Glad to hear all the suffering lead to a positive result.

I am sincerely hoping that if you get sick again you choose another hospital?

Sled Dog:

--- Quote from: sneakypete on February 25, 2021, 11:53:04 pm ---@Sled Dog

Glad to hear all the suffering lead to a positive result.

I am sincerely hoping that if you get sick again you choose another hospital?

--- End quote ---

Actually, that's one of the best hospitals in the area.    Both my kids were born there, even.

Sometimes shit happens and this wasn't an intentional "let's mess with him" incident.

The reality is that in the aftermath of the surgery I feel better now than I have in a long time.  I was overweight and now I'm not. 

The insurance covered all but the 10K co-pay...so they paid some 200k in bills.

My questions are going to be for when I retire...as an honorably discharged Navy veteran, would the VA cover my routine maintenance?  Especially the pills I take because of the re-piping they did to me?   We'll see.

I read some of this this thread and you sound like you've been through hell, and that's just not right.   

sneakypete:

--- Quote from: Sled Dog on February 26, 2021, 12:01:38 am ---Actually, that's one of the best hospitals in the area.    Both my kids were born there, even.

Sometimes shit happens and this wasn't an intentional "let's mess with him" incident.

The reality is that in the aftermath of the surgery I feel better now than I have in a long time.  I was overweight and now I'm not. 

The insurance covered all but the 10K co-pay...so they paid some 200k in bills.

My questions are going to be for when I retire...as an honorably discharged Navy veteran, would the VA cover my routine maintenance?  Especially the pills I take because of the re-piping they did to me?   We'll see.

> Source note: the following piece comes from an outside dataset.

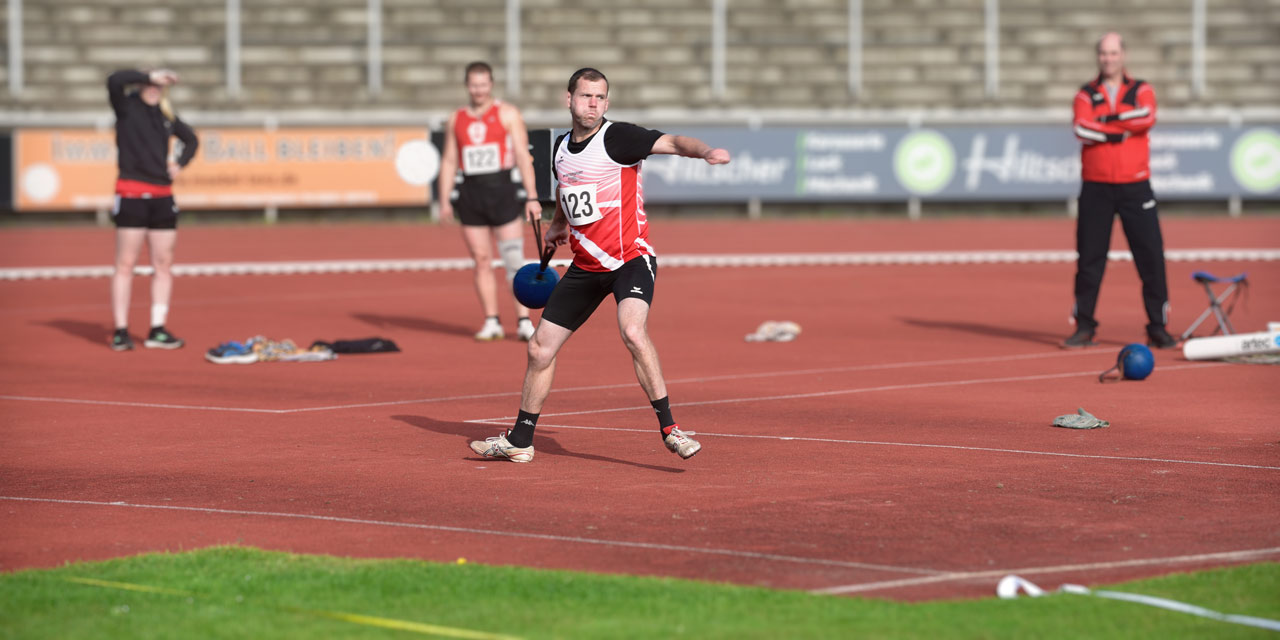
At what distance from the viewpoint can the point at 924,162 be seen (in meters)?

I read some of this this thread and you sound like you've been through hell, and that's just not right.

--- End quote ---

@Sled Dog

Don't count on it. I am a 100 percent service-connected disabled VN vet,and I have trouble getting the VA to pay for my hospital and ER bills. I even live over 50 miles away from the closest VA hospital and a trip there would involved crossing a long bridge tunnel that doesn't allow ambulances,which means I would have to hire a boat or a helicopter to get to it,and the freaking VA is still refusing to pay my local Hospital ER and other bills by telling me I should have gone to the VA hospital for treatment.

And one of those ER trips was for flesh-eating bacteria and ended up with my receiving emergency surgery and being in intensive care for 2 weeks. The surgeon later told me if I had gotten there a half-hour later I would have died,and there would have been nothing he could have done to save me.

My choice was to go to the local hospital,a 35 minute drive,or to the VA hospital,a 1 hour plus drive,and they wouldn't even have been able to do the surgery. In cases like mine,they would have just transferred me to a local hospital up there,wasting more time and insuring I would have died.

If you have read my posts,you have read about all the trouble I have had with an infected leg the last 6 months or so,and today is the FIRST time I was able to go to a local hospital for treatment with the VA setting up the appointment and agreeing to pay the bills. I have paid hundreds of dollars out of pocket to a local doc that recently opened shop here,and owe thousands of dollars at the same hospital and to doctors there for previous leg treatments,and the VA still hasn't paid a dime because I didn't get approval before I received the treatment.

Try to buy geezer insurance by joining some group like AARP before you retire. You will still have to pay out of pocket,but they will cover most of it.

Victoria33:
@sleddog
@sneaky pete

I have Medicare and through AARP, UnitedHealthCare, Plan "J", the best plan they have.  I pay nothing to any doctor.  I have Blue Cross for medicines and I take a bunch of them.  I pay a lot but if I did not have Blue Cross, I could not buy the medicines - some of them are over $1,000 with no insurance.

When I got insurance to go with Medicare, I looked for a plan that would not go up the older I got.  That is why I have the UnitedHealthCare, Plan "J" from AARP.  They will not raise the cost of the insurance as I get older.  What I pay now is it.

sneakypete:
Sounds like you made some good choices.